No doubt Warhol's most famous
contribution to the art world was the simple image of a Campbell's Tomato Soup
Can.
Once again, such a straightforward
image can speak for itself. It's
commonplace, widespread, and instantly recognizable. Perhaps I can't identify with Diebenkorn's
Ocean Park series, but in America back at this time this would have been
something I looked at very regularly, maybe even on a weekly basis at the
grocery store. It would therefore have
its own meaning with me—(perhaps to remind me that we're out of tomato soup). The art here ceases to be about the artist
(as with Van Gogh and Pollock) and becomes about the public. This is a cultural image of a public reality:
countless people buy this kind of soup, even today. To qualify such an entity as a work of art is
a statement on the lifestyle of the American crowd in the Postmodern Era. America is, after all, infamous for its
consumerist-centered commercial industry; why not marry art to that?
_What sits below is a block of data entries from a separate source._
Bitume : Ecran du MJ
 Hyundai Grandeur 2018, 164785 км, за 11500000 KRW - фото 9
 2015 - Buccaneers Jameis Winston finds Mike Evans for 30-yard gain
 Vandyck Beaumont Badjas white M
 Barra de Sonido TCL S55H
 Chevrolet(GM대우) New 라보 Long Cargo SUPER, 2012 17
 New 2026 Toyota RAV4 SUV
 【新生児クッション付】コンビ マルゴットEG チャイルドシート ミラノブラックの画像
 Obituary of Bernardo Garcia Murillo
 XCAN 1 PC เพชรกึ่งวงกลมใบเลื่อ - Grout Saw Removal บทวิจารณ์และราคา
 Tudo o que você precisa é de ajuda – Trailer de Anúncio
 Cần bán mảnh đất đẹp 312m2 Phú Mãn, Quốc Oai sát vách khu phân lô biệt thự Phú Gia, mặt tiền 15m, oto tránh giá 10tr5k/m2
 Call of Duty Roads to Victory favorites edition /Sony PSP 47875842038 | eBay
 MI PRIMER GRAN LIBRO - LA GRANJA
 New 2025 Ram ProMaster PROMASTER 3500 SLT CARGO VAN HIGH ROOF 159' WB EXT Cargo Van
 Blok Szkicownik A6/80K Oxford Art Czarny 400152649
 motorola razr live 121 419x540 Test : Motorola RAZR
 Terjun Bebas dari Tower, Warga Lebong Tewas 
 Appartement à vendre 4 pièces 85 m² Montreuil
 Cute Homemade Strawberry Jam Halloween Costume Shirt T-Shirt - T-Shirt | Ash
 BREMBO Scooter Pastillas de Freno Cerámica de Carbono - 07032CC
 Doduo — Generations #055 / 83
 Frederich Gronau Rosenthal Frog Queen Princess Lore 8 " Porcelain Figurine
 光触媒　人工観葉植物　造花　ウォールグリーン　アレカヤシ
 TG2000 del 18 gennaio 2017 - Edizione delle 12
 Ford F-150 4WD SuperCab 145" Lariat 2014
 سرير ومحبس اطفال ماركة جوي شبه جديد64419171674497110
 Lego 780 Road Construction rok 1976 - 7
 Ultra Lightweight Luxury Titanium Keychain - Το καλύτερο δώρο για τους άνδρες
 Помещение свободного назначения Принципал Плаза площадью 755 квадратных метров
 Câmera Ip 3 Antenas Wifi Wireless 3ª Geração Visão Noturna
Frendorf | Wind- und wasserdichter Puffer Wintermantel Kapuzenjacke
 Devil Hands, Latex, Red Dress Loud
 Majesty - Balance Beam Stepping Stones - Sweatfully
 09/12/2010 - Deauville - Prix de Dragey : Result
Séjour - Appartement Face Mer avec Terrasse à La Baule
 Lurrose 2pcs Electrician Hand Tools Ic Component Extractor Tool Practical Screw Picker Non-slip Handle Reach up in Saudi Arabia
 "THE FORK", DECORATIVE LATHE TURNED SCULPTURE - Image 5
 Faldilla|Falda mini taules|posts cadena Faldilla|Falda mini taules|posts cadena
And the implications of a work such as this
on American consumerism surface most visibly when examining the artist's larger
collages of Campbell's Tomato Soup Cans.
Warhol even went so far as to include 100 Cans in one of his works (and
he titled it simply that).
When you think about it within the
progression of art history up to now, it isn't as deconstructive to art theory
as one might first expect. When Marcel
Duchamp submitted a urinal to an art salon in 1917, it was a clear, satirical
jab at the institution of the art world at that time; but there is a degree of
sincerity in Warhol's Tomato Soup Cans which goes beyond a mere avant-garde
shift of focus onto the unexpected.
Shouldn't the fact that this is an object seen by so many people on a
regular, everyday basis be a vindication for it to ascend to the level of
art? This is capturing culture. In the Baroque Era, kings and queens and
princes had their portraits painted to display to the public, and that was a
statement of societal construction; it asserted the dominance of royalty. Similarly, we looked at several propaganda
paintings of Napoleon Bonaparte from the Neoclassical Period, which made direct
statements on French politics at the time.
Art has perhaps always reflected pieces of the society in which it
appears. The Postmodern world simply
embraced a broader hierarchy of significance, from continental maps to a mere
can of soup—and that is reflective of the philosophy of such a time as well.